**Text**
Usually, Taxpayer applies US Generally Accepted Accounting Principles (GAAP) to eliminate intercompany transactions for consolidated reporting. However, fees paid between different segments within Taxpayer's consolidated group, such as the underwriting activity, are treated as if each business segment were a transaction with a third party. Therefore, for financial reporting purposes, Taxpayer capitalized the underwriting fees and amortized them over the life of the debt on a straight-line basis.

Taxpayer typically follows financial accounting treatment for federal income tax purposes unless there is a reason to deviate. Taxpayer's corporate tax function was unaware of the financial accounting treatment applied to the intercompany underwriting fees. Consequently, during the years at issue, Taxpayer followed book treatment and capitalized the underwriting fees paid to the underwriter.

In tax year 9, Taxpayer's corporate tax function became aware of the financial accounting treatment of the intercompany underwriting fees and realized that treatment presented significant tax issues. Later that year, the tax staff discovered the election made under Treas. Reg. Section 1.263(a)-5(d)(4), but it was too late to change the treatment of the underwriting fees on the tax year 8 consolidated tax return.

**Data records**
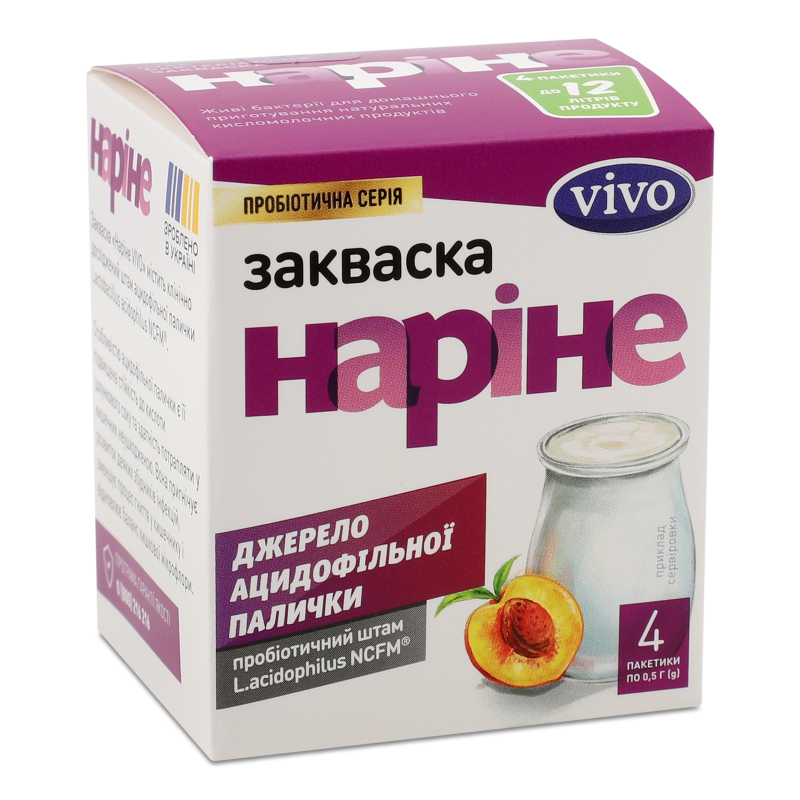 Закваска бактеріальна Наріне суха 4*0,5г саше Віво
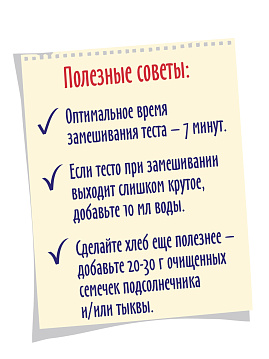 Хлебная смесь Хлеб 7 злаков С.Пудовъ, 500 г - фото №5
...
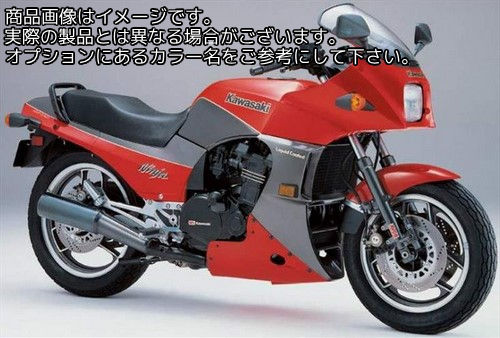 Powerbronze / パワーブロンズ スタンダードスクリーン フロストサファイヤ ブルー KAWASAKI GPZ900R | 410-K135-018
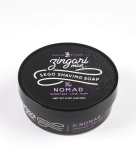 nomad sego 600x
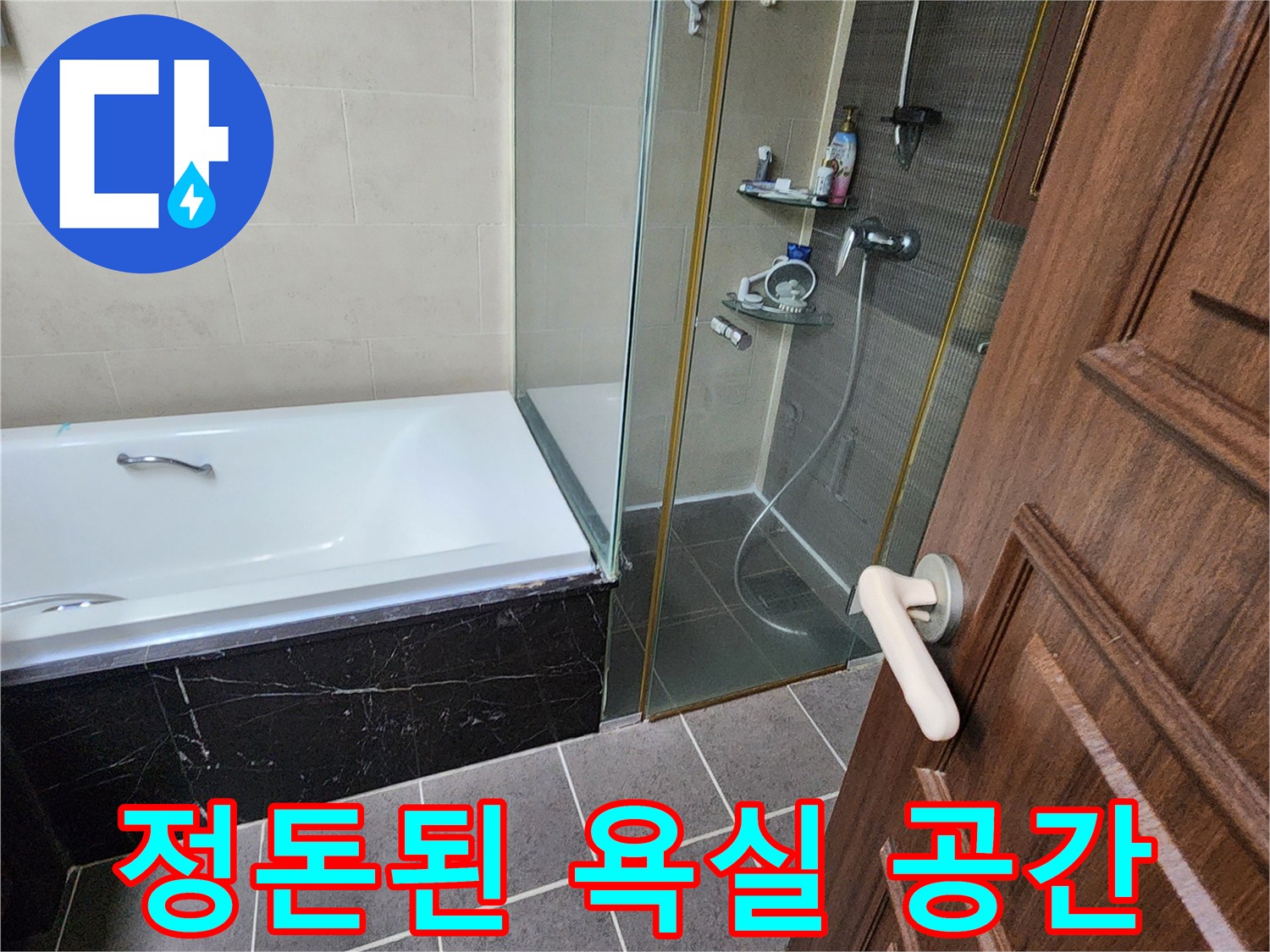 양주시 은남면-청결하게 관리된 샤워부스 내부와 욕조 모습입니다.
...
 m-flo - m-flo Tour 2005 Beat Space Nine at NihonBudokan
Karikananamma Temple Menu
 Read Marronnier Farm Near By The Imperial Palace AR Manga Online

**Actions to take**
a: From the passage on intercompany underwriting fees, list each thing that happened in tax year 9.
b: Answer these from the passage on intercompany underwriting fees:
(i) For financial reporting, over what period and on what basis were the underwriting fees amortized?
(ii) During the years at issue, what was Taxpayer's corporate tax function unaware of?
(iii) Which return was it too late to change the treatment of the underwriting fees on?
c: Extend the passage on intercompany underwriting fees, picking up after its final sentence.
The listing is separate material that has nothing to do with the passage on intercompany underwriting fees.

**Replies**
a:
- Taxpayer's corporate tax function became aware of the financial accounting treatment of the intercompany underwriting fees.
- It realized that treatment presented significant tax issues.
- The tax staff discovered the election made under Treas. Reg. Section 1.263(a)-5(d)(4).

b:
(i) Over the life of the debt, on a straight-line basis.
(ii) The financial accounting treatment applied to the intercompany underwriting fees.
(iii) The tax year 8 consolidated tax return.

c:
For tax years 1 through 3 and 7 and 8, Taxpayer requested permission to revoke its inadvertent elections made under Treas. Reg. Section 1.263(a)-5(d)(4). Beginning with tax year 9, Taxpayer also intends to deduct the underwriting fees paid to the underwriter.

Analysis

Treas. Reg. Section 1.263(a)-5(a)(9) requires taxpayers to capitalize an amount paid to facilitate a borrowing.

Treas. Reg. Section 1.263(a)-5(d)(1), in part, treats employee compensation as an amount that does not facilitate a transaction described in Treas. Reg. Section 1.263(a)-5(a). For an affiliated group of corporations filing a consolidated federal income tax return, Treas. Reg. Section 1.263(a)-5(d)(2)(ii) treats a payment by one member of a group to a second member of the group for services performed by an employee of the second member as employee compensation if the services were provided when both members were affiliated.

Notwithstanding the general rule in Treas. Reg. Section 1.263(a)-5(d)(1), Treas. Reg. Section 1.263(a)-5(d)(4) allows a taxpayer to elect to capitalize employee compensation as amounts that facilitate a transaction. The election is made separately for each transaction and applies to employee compensation, overhead, or de minimis costs, or any combination thereof. The election is made by treating the amounts to which the election applies as amounts that facilitate the transaction in the taxpayer's timely filed original federal income tax return (including extensions) for the tax year during which the amounts are paid. The election is revocable for each tax year for which it was made only with the IRS's advance consent.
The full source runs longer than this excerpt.